It’s five hours before the shoot but I’m racing to Chicago anyway … 73, 75, 80 mph … I refuse to be passed on the interstate. I pretty much arrive everywhere early except one time a year ago when I was an hour late to shoot in Chicago. So now I leave a two hour buffer when I go there — even when there isn’t a marathon/Obama speech/soccer game/concert all on the same day. I make it in just over 2 hours with a couple more to spare. Huh, go figure. Wicker Park is empty but for moms with strollers. Feels weird — this domesticity — in the heart of hipster Chicago. Head into a cafe and order green tea. Comes in the tiniest glass pot ever and I wonder if it’s okay to ask for more hot water after I finish it in 2 sips. I decide not to because maybe it’s not proper tea etiquette and opt instead to stare into space a while. My book is amazing but nothing holds my attention right now. I read more for style/narrative voice than for character or plot. It’s amazing I don’t like poetry considering I don’t care if anything ever happens in a novel — I just want it to read beautifully and lyrically. Maybe it’s my obsession with music; I don’t know. These are the things I think about as I look at the cafe wall for probably an hour. Sometimes it’s good to have an excuse to do nothing at all.

Spatial data with pictures

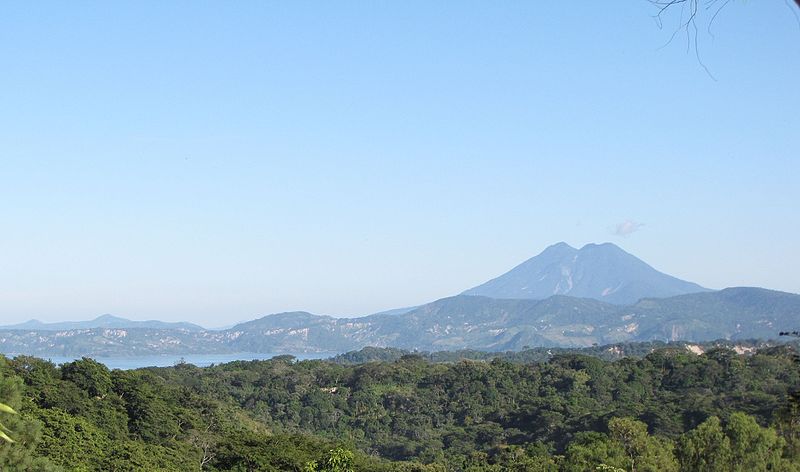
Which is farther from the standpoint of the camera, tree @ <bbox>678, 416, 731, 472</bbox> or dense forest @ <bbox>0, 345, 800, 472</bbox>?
tree @ <bbox>678, 416, 731, 472</bbox>

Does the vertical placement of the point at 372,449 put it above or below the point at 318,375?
below

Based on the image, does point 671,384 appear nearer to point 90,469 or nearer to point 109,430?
point 109,430

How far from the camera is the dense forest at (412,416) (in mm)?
32281

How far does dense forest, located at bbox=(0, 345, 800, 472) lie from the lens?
106 ft

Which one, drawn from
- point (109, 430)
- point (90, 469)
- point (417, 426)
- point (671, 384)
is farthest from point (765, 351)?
point (90, 469)

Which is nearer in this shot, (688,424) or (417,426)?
(688,424)

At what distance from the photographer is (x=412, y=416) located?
78625mm

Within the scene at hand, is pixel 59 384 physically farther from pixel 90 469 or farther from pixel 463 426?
pixel 463 426

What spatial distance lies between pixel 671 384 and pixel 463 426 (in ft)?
64.4

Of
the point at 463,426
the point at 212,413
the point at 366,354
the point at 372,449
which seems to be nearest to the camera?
the point at 212,413

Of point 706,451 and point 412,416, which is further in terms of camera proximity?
point 412,416

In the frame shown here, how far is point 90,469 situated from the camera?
28.5m

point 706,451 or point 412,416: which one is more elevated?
point 706,451

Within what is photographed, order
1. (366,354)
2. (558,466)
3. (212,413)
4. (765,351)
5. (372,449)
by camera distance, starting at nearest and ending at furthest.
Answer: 1. (558,466)
2. (212,413)
3. (372,449)
4. (765,351)
5. (366,354)
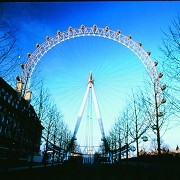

- **Required tasks**
[1] List the four events in the Chicago passage that the narrator names as possibly falling on the same day.
[2] Revise the lines of the listing between the line holding "Within what is photographed, order" and the end of the listing, inclusive, replacing "nearest" with "closest" and changing nothing else. Leave the pictures out of your answer.

- **Responses**
[1] marathon, Obama speech, soccer game, concert

[2]
Within what is photographed, order
1. (366,354)
2. (558,466)
3. (212,413)
4. (765,351)
5. (372,449)
by camera distance, starting at closest and ending at furthest.
Answer: 1. (558,466)
2. (212,413)
3. (372,449)
4. (765,351)
5. (366,354)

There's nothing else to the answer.